Unnatural ageing – Another fantasy scenario is one that treats the ageing process differently to the norm.   John Boyne’s rather weak book The Thief of Time has a man who simply doesn’t age and his life continues on and on, his extended life mysteriously linked to the untimely death of his brother, and thereafter, a succession of nephews who also die young until finally he saves the last one.  But the book which flips all of this on its head is The Curious Case of Benjamin Button.  I find the film version of this story more endearing than the original short story by F. Scott Fitzgerald, as it portrays the anguish of a man born old and his inability to have a normal life as he becomes ‘young’ instead of ‘old’, until he is a baby once more and dies in the arms of his lifelong love.

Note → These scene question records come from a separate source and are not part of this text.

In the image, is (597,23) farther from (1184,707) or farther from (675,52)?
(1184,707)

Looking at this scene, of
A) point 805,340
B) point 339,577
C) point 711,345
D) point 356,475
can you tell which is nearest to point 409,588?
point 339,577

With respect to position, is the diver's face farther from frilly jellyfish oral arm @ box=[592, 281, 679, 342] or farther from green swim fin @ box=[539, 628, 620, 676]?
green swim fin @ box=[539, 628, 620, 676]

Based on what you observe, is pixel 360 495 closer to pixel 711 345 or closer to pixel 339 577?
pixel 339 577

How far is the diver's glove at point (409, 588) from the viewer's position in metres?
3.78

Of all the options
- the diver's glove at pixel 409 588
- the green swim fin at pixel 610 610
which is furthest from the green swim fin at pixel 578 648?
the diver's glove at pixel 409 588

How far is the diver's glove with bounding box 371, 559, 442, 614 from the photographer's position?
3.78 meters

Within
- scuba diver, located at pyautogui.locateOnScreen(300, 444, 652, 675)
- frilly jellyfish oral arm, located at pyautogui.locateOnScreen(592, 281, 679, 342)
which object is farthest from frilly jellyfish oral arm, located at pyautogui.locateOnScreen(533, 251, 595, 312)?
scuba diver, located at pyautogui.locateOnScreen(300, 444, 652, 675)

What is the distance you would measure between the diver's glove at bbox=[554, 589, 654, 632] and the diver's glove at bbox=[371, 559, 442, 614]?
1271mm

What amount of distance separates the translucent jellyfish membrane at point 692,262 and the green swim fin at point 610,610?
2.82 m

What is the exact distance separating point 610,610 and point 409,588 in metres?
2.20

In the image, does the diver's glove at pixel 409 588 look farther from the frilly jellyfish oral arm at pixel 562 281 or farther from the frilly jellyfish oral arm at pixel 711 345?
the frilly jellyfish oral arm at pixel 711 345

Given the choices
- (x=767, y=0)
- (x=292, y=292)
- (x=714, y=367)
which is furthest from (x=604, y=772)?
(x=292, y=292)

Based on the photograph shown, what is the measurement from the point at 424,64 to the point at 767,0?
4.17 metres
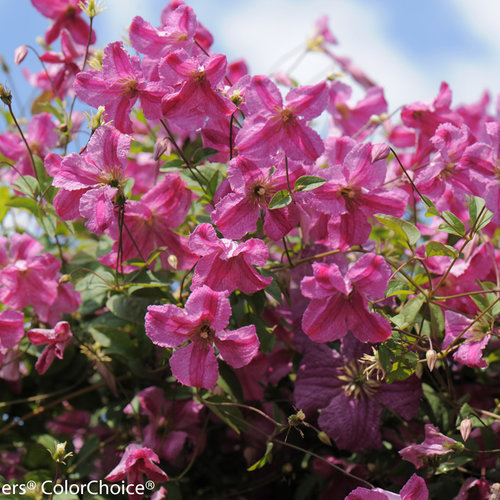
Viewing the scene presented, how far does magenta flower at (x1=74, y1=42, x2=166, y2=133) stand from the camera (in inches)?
32.4

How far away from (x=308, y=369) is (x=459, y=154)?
1.21 ft

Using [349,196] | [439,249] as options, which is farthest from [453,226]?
[349,196]

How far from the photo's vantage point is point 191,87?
0.81 m

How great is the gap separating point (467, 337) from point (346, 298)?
0.62 ft

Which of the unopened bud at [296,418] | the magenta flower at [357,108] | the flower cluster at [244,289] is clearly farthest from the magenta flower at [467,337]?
the magenta flower at [357,108]

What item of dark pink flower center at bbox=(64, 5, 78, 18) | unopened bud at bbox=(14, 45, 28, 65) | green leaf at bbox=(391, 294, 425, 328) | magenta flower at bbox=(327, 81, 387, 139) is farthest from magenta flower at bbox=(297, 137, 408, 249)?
dark pink flower center at bbox=(64, 5, 78, 18)

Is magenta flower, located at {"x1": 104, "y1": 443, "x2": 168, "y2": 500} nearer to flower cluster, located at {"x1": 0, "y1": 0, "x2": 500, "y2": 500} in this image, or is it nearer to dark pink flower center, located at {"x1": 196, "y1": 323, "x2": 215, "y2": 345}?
flower cluster, located at {"x1": 0, "y1": 0, "x2": 500, "y2": 500}

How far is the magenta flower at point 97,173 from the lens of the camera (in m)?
0.81

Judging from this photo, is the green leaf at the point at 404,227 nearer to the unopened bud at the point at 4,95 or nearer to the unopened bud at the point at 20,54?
the unopened bud at the point at 4,95

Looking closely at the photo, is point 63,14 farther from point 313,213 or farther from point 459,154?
point 459,154

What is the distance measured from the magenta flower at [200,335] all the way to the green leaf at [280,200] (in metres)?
0.13

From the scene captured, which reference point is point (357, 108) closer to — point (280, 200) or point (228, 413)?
point (280, 200)

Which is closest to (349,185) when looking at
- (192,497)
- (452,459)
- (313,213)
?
(313,213)

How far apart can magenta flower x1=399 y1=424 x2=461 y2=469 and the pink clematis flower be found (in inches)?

Living another life – What if you could live another life, but still retain your own?  The 1998 film Sliding Doors explores two potential paths in a woman’s life when the heroine ends up living parallel lives after one version of her misses a train while the other manages to catch it, and her two opposing lives only come back together when one dies.  A similar take on this is the 2000 film The Family Man, where a single, wealthy man who thinks he has everything, wakes one day to find himself in the alternative reality he would have had if he’d married a woman he’d known 14 years before.  Films like Freaky Friday, Big and Peggy Sue Got Married, also explore other people’s point of view from within another person or a younger/older self – by working on the ‘be careful what you wish for’ premise.  But I have to say my all time favourite for this scenario was actually in an episode of Star Trek called The Inner Light where Captain Picard’s ship is hit by a beam of light and the Captain falls unconscious.  Then, while only minutes pass by for the people on the starship, the Captain spends 40 years of another man’s life and has all the things that he as a captain would never have, including a family.  It was the most non-sci-fi episode of Star Trek that I have seen, but also the most endearing and heart-rending because it touched on basic human wants and needs.

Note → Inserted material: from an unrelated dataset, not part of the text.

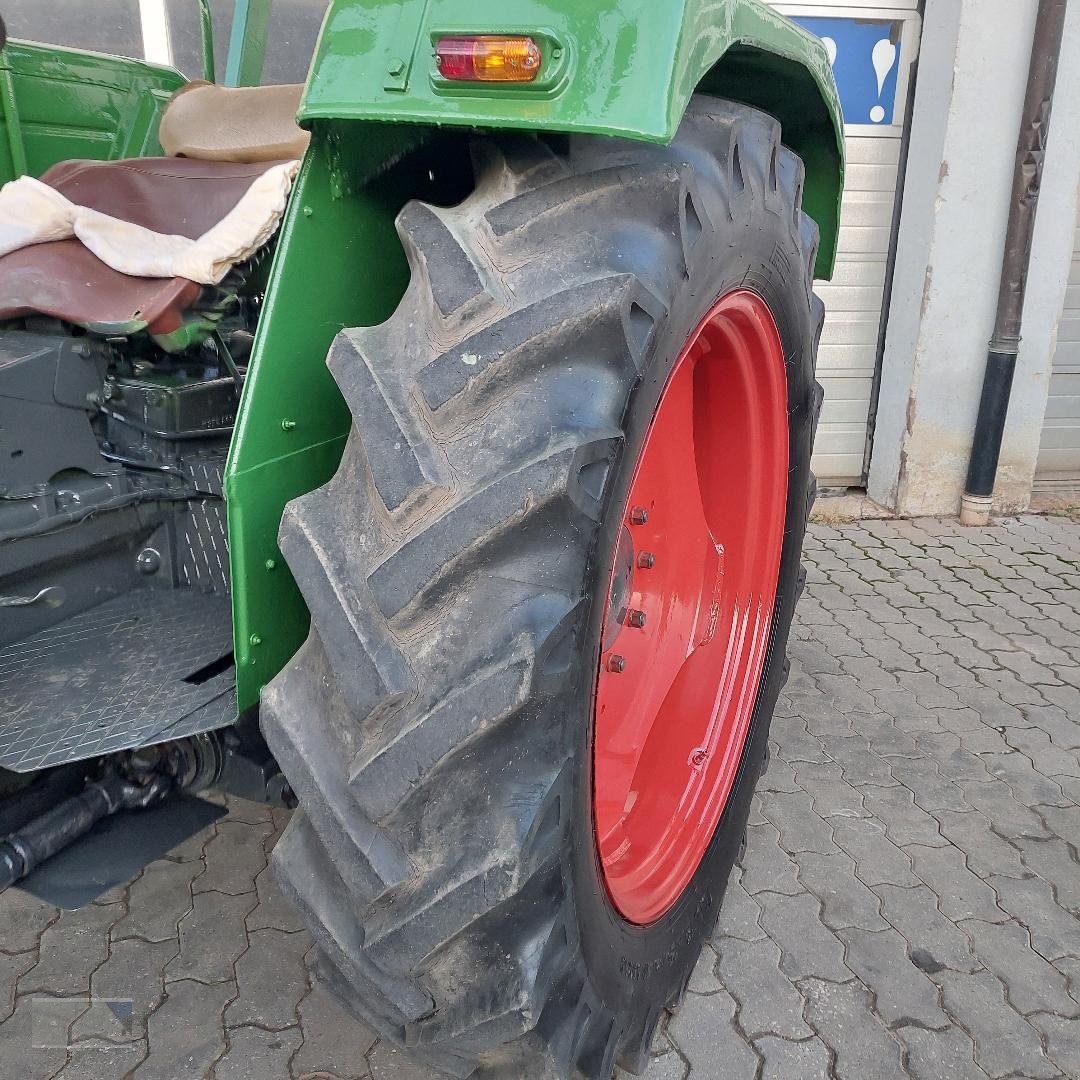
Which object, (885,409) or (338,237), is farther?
(885,409)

Time travel as an ability – I tend to shy away from those stories where people can click their fingers and go back and forth in time without a care in the world. But I do like those stories where time travel is hard to do and has an emotional edge.  Bid Time Return by Richard Matheson, which then became the film Somewhere in Time, made it very tough for the hero to travel back in time, he had to work at it through self-hypnosis and when he achieves this end he spends a wonderful time with the heroine of the story, as well as having the occasional run-in with the bad guys.  Then when all appears to be well with his lover, he accidentally takes a modern coin from his pocket and is thrust back into his own time with tragic consequences.

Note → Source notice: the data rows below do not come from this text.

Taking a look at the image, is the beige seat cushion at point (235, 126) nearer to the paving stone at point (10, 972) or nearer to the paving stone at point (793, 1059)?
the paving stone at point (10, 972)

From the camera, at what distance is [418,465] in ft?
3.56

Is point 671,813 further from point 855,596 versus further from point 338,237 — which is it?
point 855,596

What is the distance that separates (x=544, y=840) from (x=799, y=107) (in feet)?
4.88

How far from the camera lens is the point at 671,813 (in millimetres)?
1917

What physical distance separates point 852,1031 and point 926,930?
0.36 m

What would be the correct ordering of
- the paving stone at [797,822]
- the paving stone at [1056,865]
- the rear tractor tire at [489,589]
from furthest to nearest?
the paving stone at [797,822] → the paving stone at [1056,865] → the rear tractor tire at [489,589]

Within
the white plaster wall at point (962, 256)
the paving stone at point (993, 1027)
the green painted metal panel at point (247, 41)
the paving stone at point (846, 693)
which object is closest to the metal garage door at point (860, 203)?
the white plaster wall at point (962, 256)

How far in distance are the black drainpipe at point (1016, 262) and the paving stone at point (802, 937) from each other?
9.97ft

Power to arrest time – Many stories also try to find that ‘fountain of endless youth’.  Oscar Wilde’s The Picture of Dorian Gray provides a brilliant treatment of this theme, where a man’s ageing and his sins are transferred to a portrait rather than his own body after he sells his soul so that he might remain young.   I’ve also read a book (can’t recall the title) where an artistic villain manages to transfer his mind, his control and abilities into a series of younger hosts as he ages, thus remaining eternally young.  I’ve also explored this theme in my novel Cry of the Elemental, where the villain desperately wants to live forever and has the ability to warp and change flesh, including his own, so that it remains young by using the caged magic of beings that have very long lifespans.  Another of the characters in the book also has the ability to take people into the stories she is singing, shifting them into another time and place where they feel as if they are part of that story.

These are just a few ideas on how you can use time in your fantasy writing.  The books and films mentioned show how successful time can be as the central theme of a story.  So… how do you think you might find a new way to bend time in your own stories?